- _REQUEST_:
Extract each line of the records below and reproduce it unchanged, keeping every line in its original order.

- _Spatial question records_:
/---

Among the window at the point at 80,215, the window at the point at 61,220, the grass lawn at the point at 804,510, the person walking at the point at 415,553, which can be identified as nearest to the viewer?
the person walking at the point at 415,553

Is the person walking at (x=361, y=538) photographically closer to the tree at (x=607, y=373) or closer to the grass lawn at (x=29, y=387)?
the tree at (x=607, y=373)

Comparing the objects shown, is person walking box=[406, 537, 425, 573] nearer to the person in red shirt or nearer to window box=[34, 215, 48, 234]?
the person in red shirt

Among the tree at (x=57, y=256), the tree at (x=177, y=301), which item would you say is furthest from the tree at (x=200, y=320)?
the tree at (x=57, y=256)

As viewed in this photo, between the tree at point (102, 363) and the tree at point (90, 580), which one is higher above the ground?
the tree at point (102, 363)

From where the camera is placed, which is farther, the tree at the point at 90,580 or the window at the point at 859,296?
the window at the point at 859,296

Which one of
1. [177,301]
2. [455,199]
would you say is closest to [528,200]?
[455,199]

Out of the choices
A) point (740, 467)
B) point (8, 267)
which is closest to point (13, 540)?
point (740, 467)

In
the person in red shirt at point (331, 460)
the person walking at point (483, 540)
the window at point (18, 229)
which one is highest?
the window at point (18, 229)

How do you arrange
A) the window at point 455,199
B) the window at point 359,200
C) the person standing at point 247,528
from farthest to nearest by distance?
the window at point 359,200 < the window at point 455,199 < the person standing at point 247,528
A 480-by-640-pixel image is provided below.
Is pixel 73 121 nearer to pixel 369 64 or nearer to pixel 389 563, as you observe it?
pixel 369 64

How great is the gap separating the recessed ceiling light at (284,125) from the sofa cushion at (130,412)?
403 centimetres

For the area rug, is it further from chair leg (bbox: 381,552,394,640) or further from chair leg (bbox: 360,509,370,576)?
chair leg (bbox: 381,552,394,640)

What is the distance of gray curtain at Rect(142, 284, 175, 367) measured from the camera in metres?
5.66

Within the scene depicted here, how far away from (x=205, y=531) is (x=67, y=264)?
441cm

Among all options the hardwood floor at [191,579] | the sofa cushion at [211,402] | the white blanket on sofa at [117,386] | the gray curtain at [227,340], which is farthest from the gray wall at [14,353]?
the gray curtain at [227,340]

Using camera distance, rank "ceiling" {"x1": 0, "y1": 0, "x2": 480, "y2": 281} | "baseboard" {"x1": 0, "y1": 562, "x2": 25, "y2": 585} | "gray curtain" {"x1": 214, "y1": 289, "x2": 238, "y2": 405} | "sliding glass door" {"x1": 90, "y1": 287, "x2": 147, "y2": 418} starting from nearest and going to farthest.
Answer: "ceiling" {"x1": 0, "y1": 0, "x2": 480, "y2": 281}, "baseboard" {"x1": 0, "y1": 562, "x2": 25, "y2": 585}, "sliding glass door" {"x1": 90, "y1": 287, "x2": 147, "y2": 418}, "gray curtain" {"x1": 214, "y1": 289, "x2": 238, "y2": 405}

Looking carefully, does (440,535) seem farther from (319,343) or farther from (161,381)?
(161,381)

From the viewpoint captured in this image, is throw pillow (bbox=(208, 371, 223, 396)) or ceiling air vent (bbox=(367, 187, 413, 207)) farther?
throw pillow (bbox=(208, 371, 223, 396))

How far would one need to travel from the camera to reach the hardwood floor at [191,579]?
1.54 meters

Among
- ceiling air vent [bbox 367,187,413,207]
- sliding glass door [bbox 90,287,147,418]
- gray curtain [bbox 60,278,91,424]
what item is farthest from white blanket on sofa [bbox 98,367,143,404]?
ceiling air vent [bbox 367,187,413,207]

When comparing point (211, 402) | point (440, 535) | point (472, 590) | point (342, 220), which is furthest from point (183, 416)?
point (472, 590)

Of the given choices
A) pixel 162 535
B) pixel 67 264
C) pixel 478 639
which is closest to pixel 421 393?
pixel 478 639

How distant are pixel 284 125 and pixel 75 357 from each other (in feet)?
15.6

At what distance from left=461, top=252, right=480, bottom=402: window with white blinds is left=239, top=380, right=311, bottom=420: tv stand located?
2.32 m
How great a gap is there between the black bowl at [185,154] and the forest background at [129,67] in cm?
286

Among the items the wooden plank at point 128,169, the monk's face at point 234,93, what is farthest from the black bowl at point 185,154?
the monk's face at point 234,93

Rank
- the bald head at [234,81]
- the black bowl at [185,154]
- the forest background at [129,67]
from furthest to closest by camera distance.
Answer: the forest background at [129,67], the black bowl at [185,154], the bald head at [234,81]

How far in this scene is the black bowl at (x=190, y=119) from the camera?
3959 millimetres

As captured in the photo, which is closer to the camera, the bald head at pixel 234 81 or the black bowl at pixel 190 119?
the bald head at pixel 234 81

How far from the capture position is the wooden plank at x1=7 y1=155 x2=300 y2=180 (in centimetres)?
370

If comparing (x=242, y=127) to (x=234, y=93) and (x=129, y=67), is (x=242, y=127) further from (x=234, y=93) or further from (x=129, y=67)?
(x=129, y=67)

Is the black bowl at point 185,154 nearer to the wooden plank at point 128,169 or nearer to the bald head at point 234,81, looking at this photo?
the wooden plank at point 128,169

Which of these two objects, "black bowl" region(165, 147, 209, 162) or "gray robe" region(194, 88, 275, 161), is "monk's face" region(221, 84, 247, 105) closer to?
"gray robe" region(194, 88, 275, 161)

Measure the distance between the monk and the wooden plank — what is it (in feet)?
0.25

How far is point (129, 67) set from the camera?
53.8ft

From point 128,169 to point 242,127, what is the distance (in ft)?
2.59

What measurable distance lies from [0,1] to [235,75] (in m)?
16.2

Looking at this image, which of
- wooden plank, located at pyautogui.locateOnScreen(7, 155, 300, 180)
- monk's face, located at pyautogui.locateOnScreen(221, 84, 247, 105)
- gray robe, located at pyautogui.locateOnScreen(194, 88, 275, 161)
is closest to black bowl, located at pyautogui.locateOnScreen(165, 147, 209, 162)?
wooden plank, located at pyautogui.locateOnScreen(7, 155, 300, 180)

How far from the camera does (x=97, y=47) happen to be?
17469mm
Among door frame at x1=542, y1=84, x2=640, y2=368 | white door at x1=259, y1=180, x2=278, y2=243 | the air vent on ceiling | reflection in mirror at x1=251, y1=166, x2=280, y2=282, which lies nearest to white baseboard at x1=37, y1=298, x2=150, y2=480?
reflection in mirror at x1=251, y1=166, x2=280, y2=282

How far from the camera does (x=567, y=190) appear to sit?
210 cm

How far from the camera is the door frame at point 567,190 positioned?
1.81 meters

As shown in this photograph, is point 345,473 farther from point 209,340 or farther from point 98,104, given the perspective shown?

\---

- _RESPONSE TO THIS TASK_:
Among the window at the point at 80,215, the window at the point at 61,220, the grass lawn at the point at 804,510, the person walking at the point at 415,553, which can be identified as nearest to the viewer?
the person walking at the point at 415,553

Is the person walking at (x=361, y=538) photographically closer to the tree at (x=607, y=373) or closer to the grass lawn at (x=29, y=387)?
the tree at (x=607, y=373)

Comparing the objects shown, is person walking box=[406, 537, 425, 573] nearer to the person in red shirt or nearer to window box=[34, 215, 48, 234]?
the person in red shirt

Among the tree at (x=57, y=256), the tree at (x=177, y=301), which item would you say is furthest from the tree at (x=200, y=320)?
the tree at (x=57, y=256)

As viewed in this photo, between the tree at point (102, 363) and the tree at point (90, 580), which one is higher above the ground?
the tree at point (102, 363)

From where the camera is placed, which is farther, the tree at the point at 90,580 or the window at the point at 859,296?
the window at the point at 859,296

Which one of
1. [177,301]
2. [455,199]
would you say is closest to [528,200]?
[455,199]

Out of the choices
A) point (740, 467)
B) point (8, 267)
which is closest to point (13, 540)?
point (740, 467)

In
the person in red shirt at point (331, 460)
the person walking at point (483, 540)
the window at point (18, 229)
which one is highest?
the window at point (18, 229)

How do you arrange
A) the window at point 455,199
B) the window at point 359,200
C) the person standing at point 247,528
from farthest to nearest by distance?
the window at point 359,200 < the window at point 455,199 < the person standing at point 247,528
A 480-by-640-pixel image is provided below.
Is pixel 73 121 nearer to pixel 369 64 or nearer to pixel 389 563, as you observe it?
pixel 369 64

How great is the gap separating the recessed ceiling light at (284,125) from the sofa cushion at (130,412)?
403 centimetres

For the area rug, is it further from chair leg (bbox: 381,552,394,640) or further from chair leg (bbox: 360,509,370,576)?
chair leg (bbox: 381,552,394,640)

What is the distance of gray curtain at Rect(142, 284, 175, 367) measured from the camera in metres?
5.66

Within the scene depicted here, how far away from (x=205, y=531) is (x=67, y=264)?
441cm

Among all options the hardwood floor at [191,579] | the sofa cushion at [211,402] | the white blanket on sofa at [117,386] | the gray curtain at [227,340], which is farthest from the gray wall at [14,353]?
the gray curtain at [227,340]

Using camera distance, rank "ceiling" {"x1": 0, "y1": 0, "x2": 480, "y2": 281} | "baseboard" {"x1": 0, "y1": 562, "x2": 25, "y2": 585} | "gray curtain" {"x1": 214, "y1": 289, "x2": 238, "y2": 405} | "sliding glass door" {"x1": 90, "y1": 287, "x2": 147, "y2": 418} starting from nearest and going to farthest.
Answer: "ceiling" {"x1": 0, "y1": 0, "x2": 480, "y2": 281}, "baseboard" {"x1": 0, "y1": 562, "x2": 25, "y2": 585}, "sliding glass door" {"x1": 90, "y1": 287, "x2": 147, "y2": 418}, "gray curtain" {"x1": 214, "y1": 289, "x2": 238, "y2": 405}

Looking carefully, does (440,535) seem farther from (319,343) or farther from (161,381)?
(161,381)

From the viewpoint captured in this image, is throw pillow (bbox=(208, 371, 223, 396)) or ceiling air vent (bbox=(367, 187, 413, 207)) farther?
throw pillow (bbox=(208, 371, 223, 396))

How far would one need to travel from the camera to reach the hardwood floor at [191,579]?
1.54 meters

Among
- ceiling air vent [bbox 367,187,413,207]
- sliding glass door [bbox 90,287,147,418]
- gray curtain [bbox 60,278,91,424]
what item is farthest from white blanket on sofa [bbox 98,367,143,404]?
ceiling air vent [bbox 367,187,413,207]

When comparing point (211, 402) | point (440, 535) | point (472, 590) | point (342, 220), which is furthest from point (183, 416)?
point (472, 590)

Of the given choices
A) pixel 162 535
B) pixel 67 264
C) pixel 478 639
which is closest to pixel 421 393?
pixel 478 639

How distant are pixel 284 125 and pixel 75 357 from each other (in feet)?
15.6

At what distance from left=461, top=252, right=480, bottom=402: window with white blinds is left=239, top=380, right=311, bottom=420: tv stand located?
2.32 m
How great a gap is there between the black bowl at [185,154] and the forest background at [129,67] in cm?
286

Among the items the wooden plank at point 128,169, the monk's face at point 234,93, what is farthest from the black bowl at point 185,154?
the monk's face at point 234,93

Rank
- the bald head at [234,81]
- the black bowl at [185,154]
- the forest background at [129,67]
from furthest to closest by camera distance.
Answer: the forest background at [129,67], the black bowl at [185,154], the bald head at [234,81]

How far in this scene is the black bowl at (x=190, y=119) from the camera?
3959 millimetres

As captured in the photo, which is closer to the camera, the bald head at pixel 234 81 or the black bowl at pixel 190 119?
the bald head at pixel 234 81

How far from the capture position is the wooden plank at x1=7 y1=155 x2=300 y2=180 (in centimetres)?
370

If comparing (x=242, y=127) to (x=234, y=93) and (x=129, y=67), is (x=242, y=127) further from (x=234, y=93) or further from (x=129, y=67)?
(x=129, y=67)

Is the black bowl at point 185,154 nearer to the wooden plank at point 128,169 or nearer to the bald head at point 234,81, looking at this photo?
the wooden plank at point 128,169

Which of these two objects, "black bowl" region(165, 147, 209, 162) or "gray robe" region(194, 88, 275, 161), is "monk's face" region(221, 84, 247, 105) closer to?
"gray robe" region(194, 88, 275, 161)

Measure the distance between the monk and the wooden plank — what is it (in feet)?
0.25

How far is point (129, 67) set from the camera?
53.8ft

From point 128,169 to point 242,127, what is the distance (in ft)?
2.59

What measurable distance lies from [0,1] to [235,75] (in m)?
16.2

Looking at this image, which of
- wooden plank, located at pyautogui.locateOnScreen(7, 155, 300, 180)
- monk's face, located at pyautogui.locateOnScreen(221, 84, 247, 105)
- gray robe, located at pyautogui.locateOnScreen(194, 88, 275, 161)
is closest to black bowl, located at pyautogui.locateOnScreen(165, 147, 209, 162)?
wooden plank, located at pyautogui.locateOnScreen(7, 155, 300, 180)

How far from the camera does (x=97, y=47) happen to be?
17469mm
Among door frame at x1=542, y1=84, x2=640, y2=368 | white door at x1=259, y1=180, x2=278, y2=243 | the air vent on ceiling | reflection in mirror at x1=251, y1=166, x2=280, y2=282, which lies nearest to white baseboard at x1=37, y1=298, x2=150, y2=480?
reflection in mirror at x1=251, y1=166, x2=280, y2=282

How far from the camera does (x=567, y=190) appear to sit?
210 cm

How far from the camera is the door frame at point 567,190 positioned?
1.81 meters

As shown in this photograph, is point 345,473 farther from point 209,340 or farther from point 98,104, given the perspective shown?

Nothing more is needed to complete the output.